* Begin Supplied material *
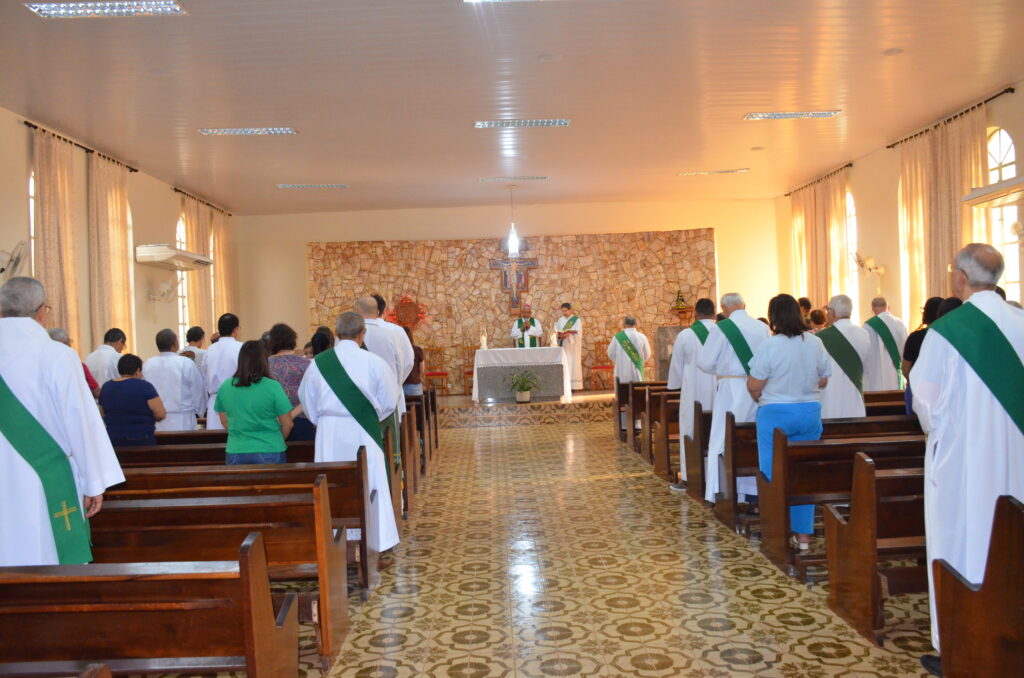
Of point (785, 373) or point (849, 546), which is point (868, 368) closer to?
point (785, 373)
* End Supplied material *
* Begin Supplied material *
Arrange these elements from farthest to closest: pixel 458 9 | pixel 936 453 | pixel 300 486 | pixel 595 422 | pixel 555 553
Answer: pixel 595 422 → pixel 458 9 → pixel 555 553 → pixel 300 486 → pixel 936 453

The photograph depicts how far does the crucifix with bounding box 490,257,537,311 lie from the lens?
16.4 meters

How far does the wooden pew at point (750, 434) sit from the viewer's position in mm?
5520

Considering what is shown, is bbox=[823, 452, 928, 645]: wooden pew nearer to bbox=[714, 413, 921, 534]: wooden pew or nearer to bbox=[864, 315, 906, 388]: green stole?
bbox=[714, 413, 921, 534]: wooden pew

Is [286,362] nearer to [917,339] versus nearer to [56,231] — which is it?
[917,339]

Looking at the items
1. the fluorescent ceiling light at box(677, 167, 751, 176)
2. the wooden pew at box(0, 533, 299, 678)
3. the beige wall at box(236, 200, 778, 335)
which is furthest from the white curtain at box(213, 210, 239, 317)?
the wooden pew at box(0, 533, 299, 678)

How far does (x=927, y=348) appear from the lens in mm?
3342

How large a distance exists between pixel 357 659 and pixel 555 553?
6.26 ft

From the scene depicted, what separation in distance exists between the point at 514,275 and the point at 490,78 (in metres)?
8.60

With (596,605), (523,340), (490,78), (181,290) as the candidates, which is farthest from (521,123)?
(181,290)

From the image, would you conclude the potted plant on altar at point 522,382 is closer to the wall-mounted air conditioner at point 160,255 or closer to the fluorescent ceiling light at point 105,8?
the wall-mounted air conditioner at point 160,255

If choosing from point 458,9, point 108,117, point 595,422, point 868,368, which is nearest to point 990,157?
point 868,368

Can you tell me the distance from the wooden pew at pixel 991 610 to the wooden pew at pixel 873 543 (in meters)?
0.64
* End Supplied material *
* Begin Supplied material *
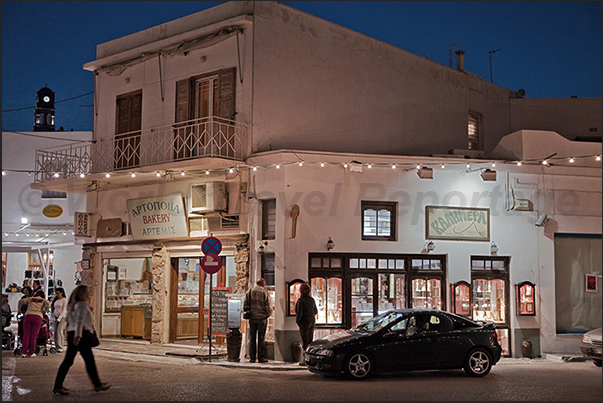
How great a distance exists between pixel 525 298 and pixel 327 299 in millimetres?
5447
* End Supplied material *
*What is needed*
Extract every line of the entries above that contains the word "meters", matching case exactly.

*The output*
16.4 meters
Can you tell me the distance from the wooden pew at pixel 991 610 to the wooden pew at pixel 873 543 (in meters)?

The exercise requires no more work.